Patricia Blair | |
Birth Name: | Patsy Lou Blake |
Other Names: | Patricia Blake Pat Blake |
Birth Date: | January 15, 1933 |
Birth Place: | Fort Worth, Texas, U.S. |
Death Place: | North Wildwood, New Jersey, U.S. |
Occupation: | Film, television actress |
Yearsactive: | 1955 - 79 |
Patricia Blair (born Patsy Lou Blake; January 15, 1933 – September 9, 2013) was an American television and film actress, primarily on 1950s and 1960s television. She is best known as Rebecca Boone in all six seasons of Daniel Boone, The Rifleman, in which she appeared in 22 episodes.[1] [2]
Patsy Lou Blake was born in Fort Worth, Texas and grew up in Dallas. She became a teenage model through the Conover Agency. While acting in summer stock, Warner Bros. discovered her and she began acting in films under the names Patricia Blake and Pat Blake. In the late 1950s she appeared as the second female lead in several films for Warner Bros. and later for MGM.[1] Her first movie was Jump Into Hell (1955), about the Battle of Dien Bien Phu in French Indochina.[3]
She had a recurring role as Goldy, one of Madame Francine's hostesses, on the 1958 TV series Yancy Derringer. In 1962 she starred as Lou Mallory in The Rifleman, replacing actress Joan Taylor as Chuck Connors's love interest on that series. She also made a guest appearance in 1963 on Perry Mason as murderer Nicolai Wright in "The Case of the Badgered Brother". She made guest appearances as well on other television series, such as The Bob Cummings Show, Rescue 8, Gunsmoke, Richard Diamond, Private Detective, The Virginian, and Bonanza.

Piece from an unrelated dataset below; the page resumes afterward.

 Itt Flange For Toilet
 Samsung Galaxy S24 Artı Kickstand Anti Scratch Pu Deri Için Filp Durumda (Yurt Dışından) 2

Blair had considered moving to New York City in 1964 until screenwriter Gordon Chase helped her get a role on the NBC series Daniel Boone. She played wife Rebecca Boone, opposite Fess Parker for six seasons, with Darby Hinton as son Israel and future multi - Primetime Emmy Award nominee Veronica Cartwright as daughter Jemima. Blair became concerned that her TV daughter, played by Cartwright, made her appear aged and she refused to sign a contract for season three unless Cartwright was dropped from the show. After the series ended in 1970, her career struggled, and she appeared in only a few minor films and television spots. Her last appearance in a feature film was in 1979, portraying a fashion narrator in The Electric Horseman starring Robert Redford. In her later years she produced trade shows in New York and New Jersey.
On February 14, 1965, the 32-year-old Blair married 42-year-old[4] land developer Martin S. Colbert in Los Angeles, California. The couple divorced in 1993. Colbert died in 1994.
Blair died at her home in North Wildwood, New Jersey, aged 80, from breast cancer.[1]